When television showrunner David Simon asked to retain Delany as a consultant for his show, The Deuce, the author declined. He felt the cultural imagination unique to the area in the 70s would be heterosexualized for HBO and that audiences at home would get a sanitized, knock-off version of the story. Reconstructing the gritty look of an erstwhile vice district is a neat trick of production design, but with no care for accuracy in representing the scene’s precise demographics, the show revives a subculture and its unique subeconomy only to flatly commoditize it for a general audience. The process is more important than the product because that’s where the real money is made. New skyscrapers in Times Square were not purposed to serve the community but to enrich the builders. Whether or not the space is used is secondary to how much money can be made through its construction. In Dhalgren, Delany shares with us a vision of the imaginary city of Bellona, where technology fails and the superstructure has abandoned the infrastructure. Instead of trying to capture the collapsed utopianism of the 60s, Delany envisioned a paradigm where destabilizing forces were exciting and useful to those willing to open themselves up to the experience.

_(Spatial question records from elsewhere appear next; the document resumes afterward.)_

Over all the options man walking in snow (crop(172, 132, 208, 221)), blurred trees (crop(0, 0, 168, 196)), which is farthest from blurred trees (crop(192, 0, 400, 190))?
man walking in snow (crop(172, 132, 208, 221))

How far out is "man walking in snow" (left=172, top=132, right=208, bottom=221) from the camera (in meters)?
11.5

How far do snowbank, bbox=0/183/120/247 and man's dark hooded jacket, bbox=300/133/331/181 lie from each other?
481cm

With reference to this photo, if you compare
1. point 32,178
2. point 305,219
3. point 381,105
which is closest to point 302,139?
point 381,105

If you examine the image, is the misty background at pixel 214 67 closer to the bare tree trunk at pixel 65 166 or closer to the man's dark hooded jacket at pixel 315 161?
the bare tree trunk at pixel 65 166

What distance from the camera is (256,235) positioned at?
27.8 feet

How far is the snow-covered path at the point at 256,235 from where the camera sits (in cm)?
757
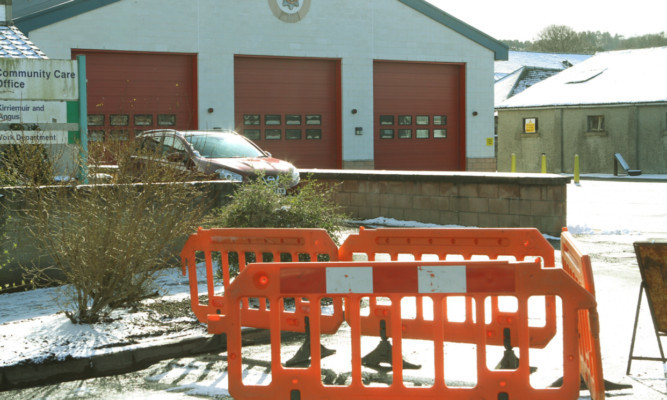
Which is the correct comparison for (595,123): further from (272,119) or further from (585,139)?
(272,119)

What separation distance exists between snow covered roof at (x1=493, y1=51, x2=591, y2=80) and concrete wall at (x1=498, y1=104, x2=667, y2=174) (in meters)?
19.2

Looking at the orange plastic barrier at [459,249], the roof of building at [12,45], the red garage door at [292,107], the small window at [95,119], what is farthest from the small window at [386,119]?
the orange plastic barrier at [459,249]

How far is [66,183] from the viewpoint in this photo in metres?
8.51

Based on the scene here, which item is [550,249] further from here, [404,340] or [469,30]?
[469,30]

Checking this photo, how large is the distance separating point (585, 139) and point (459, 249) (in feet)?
111

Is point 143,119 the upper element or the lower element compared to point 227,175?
upper

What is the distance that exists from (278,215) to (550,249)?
2987 millimetres

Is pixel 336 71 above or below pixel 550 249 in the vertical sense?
above

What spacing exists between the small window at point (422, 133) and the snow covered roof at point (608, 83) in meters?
10.4

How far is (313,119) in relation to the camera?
2906cm

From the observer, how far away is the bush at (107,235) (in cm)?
745

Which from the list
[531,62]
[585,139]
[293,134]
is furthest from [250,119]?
[531,62]

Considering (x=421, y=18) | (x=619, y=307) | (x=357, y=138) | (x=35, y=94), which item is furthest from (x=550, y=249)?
(x=421, y=18)

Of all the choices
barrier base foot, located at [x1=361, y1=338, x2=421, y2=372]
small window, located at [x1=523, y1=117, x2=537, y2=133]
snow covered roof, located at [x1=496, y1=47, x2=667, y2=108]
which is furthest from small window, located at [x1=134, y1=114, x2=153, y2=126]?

The lives of those who stayed behind out of arrogance or stubbornness are miserable. They violently attempt to maintain their capitalistic existence in a flexible unreality often functioning in direct opposition to the values and standards they cherish. But the angel-haired hipsters and other mad men find Bellona a festival of opportunity and under Delany’s pen they get to explore and gain. What is built around us shapes us and it should be the reverse.